- **Task description**:
Please extract the lines of the records beginning with the line that contains "How far is cabinet" and continuing through the line that contains "the point at 5,331 →", and copy them unchanged. Include both of those lines and nothing else.

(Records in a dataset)
+ + + + + + +
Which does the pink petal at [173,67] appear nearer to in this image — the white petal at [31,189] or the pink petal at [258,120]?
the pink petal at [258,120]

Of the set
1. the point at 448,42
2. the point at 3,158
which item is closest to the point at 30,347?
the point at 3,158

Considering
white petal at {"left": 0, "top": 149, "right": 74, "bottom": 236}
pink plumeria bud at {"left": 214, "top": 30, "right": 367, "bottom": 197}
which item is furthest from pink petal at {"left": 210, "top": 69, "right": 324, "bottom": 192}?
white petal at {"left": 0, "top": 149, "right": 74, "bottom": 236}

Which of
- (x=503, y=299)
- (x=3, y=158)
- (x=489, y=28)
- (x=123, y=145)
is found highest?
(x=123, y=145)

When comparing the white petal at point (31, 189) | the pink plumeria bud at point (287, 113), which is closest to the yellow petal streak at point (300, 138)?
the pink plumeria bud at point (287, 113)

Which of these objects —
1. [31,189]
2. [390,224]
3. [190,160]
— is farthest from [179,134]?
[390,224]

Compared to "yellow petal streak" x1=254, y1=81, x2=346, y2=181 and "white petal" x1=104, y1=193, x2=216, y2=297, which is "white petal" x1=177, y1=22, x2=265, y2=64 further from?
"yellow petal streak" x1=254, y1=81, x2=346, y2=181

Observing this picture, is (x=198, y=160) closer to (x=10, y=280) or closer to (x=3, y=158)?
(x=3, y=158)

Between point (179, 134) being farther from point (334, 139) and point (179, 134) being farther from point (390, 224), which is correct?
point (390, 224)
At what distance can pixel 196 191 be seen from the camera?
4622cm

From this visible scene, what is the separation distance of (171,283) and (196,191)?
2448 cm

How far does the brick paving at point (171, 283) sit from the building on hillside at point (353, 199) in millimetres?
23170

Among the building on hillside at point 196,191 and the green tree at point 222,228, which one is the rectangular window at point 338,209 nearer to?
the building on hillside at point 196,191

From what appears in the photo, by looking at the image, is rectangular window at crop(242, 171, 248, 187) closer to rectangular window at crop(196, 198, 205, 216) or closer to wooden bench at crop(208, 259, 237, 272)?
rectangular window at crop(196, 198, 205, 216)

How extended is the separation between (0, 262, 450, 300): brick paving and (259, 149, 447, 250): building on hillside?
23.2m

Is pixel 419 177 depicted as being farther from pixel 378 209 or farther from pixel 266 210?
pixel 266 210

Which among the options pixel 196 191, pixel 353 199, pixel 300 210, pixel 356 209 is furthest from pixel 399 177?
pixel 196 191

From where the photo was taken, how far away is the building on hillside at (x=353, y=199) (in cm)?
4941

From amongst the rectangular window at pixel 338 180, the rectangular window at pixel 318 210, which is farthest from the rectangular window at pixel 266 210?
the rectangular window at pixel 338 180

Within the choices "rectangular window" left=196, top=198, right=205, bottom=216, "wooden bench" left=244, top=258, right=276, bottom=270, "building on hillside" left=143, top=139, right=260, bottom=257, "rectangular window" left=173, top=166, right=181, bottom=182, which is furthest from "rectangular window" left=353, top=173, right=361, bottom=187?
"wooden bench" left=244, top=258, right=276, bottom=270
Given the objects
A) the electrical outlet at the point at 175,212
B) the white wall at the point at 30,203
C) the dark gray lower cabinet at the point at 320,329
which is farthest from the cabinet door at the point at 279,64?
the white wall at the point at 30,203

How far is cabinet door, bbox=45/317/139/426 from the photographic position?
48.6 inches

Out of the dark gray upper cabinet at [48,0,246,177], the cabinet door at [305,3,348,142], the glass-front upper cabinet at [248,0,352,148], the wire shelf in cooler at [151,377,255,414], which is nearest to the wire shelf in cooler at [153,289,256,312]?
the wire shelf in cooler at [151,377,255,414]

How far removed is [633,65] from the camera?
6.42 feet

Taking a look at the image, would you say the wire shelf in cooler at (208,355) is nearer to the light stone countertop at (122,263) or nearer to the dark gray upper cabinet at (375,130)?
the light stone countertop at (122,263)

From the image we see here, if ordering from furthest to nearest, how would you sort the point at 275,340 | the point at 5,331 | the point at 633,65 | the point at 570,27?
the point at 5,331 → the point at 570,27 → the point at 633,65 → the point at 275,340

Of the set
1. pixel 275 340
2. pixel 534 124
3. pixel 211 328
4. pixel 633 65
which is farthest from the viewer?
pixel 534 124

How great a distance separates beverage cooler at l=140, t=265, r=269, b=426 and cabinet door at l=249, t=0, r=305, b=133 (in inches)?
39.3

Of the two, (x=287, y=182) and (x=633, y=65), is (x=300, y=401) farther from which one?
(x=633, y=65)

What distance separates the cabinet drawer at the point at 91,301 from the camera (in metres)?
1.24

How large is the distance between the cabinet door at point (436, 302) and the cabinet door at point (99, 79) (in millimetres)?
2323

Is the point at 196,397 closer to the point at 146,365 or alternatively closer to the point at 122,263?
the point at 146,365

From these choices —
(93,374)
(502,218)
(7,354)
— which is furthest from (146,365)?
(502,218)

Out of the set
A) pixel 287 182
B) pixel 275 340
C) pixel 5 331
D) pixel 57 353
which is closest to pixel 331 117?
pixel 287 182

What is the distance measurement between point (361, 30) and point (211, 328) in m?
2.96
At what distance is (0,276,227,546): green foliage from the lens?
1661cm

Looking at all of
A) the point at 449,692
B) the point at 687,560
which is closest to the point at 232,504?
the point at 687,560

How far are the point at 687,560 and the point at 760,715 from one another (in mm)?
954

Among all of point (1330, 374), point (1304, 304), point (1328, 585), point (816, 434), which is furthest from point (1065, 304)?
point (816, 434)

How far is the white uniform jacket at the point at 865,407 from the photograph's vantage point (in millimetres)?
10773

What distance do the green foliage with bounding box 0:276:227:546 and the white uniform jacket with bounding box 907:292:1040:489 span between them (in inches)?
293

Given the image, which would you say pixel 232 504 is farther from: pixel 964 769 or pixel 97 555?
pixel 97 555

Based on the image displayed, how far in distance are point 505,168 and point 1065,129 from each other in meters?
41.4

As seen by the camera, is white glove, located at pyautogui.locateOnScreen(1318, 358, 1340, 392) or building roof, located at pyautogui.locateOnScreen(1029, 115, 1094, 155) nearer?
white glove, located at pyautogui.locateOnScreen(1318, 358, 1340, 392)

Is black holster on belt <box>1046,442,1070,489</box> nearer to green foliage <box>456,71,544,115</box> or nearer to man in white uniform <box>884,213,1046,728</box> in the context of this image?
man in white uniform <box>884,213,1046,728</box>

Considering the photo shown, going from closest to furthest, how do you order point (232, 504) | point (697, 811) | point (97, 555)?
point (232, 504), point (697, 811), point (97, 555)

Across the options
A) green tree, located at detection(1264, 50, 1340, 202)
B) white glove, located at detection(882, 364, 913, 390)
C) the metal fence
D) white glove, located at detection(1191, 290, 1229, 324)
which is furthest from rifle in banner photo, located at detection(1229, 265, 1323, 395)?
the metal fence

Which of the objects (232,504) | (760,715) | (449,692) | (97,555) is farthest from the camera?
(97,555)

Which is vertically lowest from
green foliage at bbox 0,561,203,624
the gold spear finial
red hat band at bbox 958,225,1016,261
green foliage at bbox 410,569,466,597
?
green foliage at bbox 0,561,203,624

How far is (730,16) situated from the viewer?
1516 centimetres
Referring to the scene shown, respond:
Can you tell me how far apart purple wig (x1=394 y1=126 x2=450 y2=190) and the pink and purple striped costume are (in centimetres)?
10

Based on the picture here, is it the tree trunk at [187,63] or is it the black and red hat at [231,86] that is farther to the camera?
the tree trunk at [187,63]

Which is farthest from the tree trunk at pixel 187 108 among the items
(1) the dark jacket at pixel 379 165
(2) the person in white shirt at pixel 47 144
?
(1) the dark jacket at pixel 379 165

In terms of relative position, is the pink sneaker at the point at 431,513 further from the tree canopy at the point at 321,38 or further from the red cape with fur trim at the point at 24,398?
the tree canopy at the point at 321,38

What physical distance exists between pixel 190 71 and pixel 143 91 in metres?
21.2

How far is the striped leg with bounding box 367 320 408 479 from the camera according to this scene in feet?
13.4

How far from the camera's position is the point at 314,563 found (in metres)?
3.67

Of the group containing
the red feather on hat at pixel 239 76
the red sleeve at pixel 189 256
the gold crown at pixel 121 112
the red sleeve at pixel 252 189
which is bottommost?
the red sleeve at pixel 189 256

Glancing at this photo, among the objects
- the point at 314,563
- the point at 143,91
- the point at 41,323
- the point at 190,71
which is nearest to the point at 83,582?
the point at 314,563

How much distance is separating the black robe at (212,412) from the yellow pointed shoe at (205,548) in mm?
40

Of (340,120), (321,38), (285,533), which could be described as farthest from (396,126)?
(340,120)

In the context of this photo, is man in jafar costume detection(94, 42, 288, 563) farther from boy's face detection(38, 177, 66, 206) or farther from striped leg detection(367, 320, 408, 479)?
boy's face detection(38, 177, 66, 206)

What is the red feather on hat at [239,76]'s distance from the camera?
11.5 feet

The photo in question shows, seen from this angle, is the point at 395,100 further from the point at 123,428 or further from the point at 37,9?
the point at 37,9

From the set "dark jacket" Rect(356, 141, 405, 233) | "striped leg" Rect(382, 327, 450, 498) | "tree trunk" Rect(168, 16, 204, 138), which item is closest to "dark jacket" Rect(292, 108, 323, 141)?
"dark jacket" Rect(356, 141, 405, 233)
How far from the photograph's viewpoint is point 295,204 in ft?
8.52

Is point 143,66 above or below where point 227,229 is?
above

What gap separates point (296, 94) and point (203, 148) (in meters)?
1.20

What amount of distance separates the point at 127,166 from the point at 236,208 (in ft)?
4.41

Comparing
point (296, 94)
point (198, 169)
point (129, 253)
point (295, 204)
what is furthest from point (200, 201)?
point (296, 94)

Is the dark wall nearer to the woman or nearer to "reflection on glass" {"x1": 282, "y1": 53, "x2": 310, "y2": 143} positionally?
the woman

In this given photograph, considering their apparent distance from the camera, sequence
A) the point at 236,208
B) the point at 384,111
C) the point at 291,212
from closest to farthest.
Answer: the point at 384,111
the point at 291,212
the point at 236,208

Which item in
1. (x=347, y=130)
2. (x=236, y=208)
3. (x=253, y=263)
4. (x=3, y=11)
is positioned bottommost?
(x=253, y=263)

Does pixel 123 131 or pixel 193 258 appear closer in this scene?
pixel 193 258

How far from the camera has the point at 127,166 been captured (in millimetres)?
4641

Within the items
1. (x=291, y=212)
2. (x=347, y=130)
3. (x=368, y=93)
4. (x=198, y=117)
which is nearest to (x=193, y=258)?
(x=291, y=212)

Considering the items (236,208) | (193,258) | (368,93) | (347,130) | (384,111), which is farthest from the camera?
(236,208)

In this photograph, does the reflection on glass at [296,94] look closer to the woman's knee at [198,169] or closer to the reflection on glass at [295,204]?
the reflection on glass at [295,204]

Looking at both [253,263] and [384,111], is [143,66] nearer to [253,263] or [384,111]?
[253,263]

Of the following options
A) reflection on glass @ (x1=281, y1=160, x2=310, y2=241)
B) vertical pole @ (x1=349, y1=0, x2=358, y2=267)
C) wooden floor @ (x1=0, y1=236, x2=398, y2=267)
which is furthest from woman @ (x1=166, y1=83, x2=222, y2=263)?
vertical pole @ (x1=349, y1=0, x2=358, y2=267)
+ + + + + + +
- **Result below**:
How far is cabinet door, bbox=45/317/139/426 from the photographic position?
48.6 inches

Out of the dark gray upper cabinet at [48,0,246,177], the cabinet door at [305,3,348,142], the glass-front upper cabinet at [248,0,352,148], the wire shelf in cooler at [151,377,255,414], which is nearest to the wire shelf in cooler at [153,289,256,312]?
the wire shelf in cooler at [151,377,255,414]

How far removed is [633,65] from the camera?
6.42 feet

Taking a look at the image, would you say the wire shelf in cooler at (208,355) is nearer to the light stone countertop at (122,263) or nearer to the dark gray upper cabinet at (375,130)?
the light stone countertop at (122,263)

From the image we see here, if ordering from furthest to nearest, how would you sort the point at 275,340 | the point at 5,331 | the point at 633,65 | the point at 570,27?
the point at 5,331 → the point at 570,27 → the point at 633,65 → the point at 275,340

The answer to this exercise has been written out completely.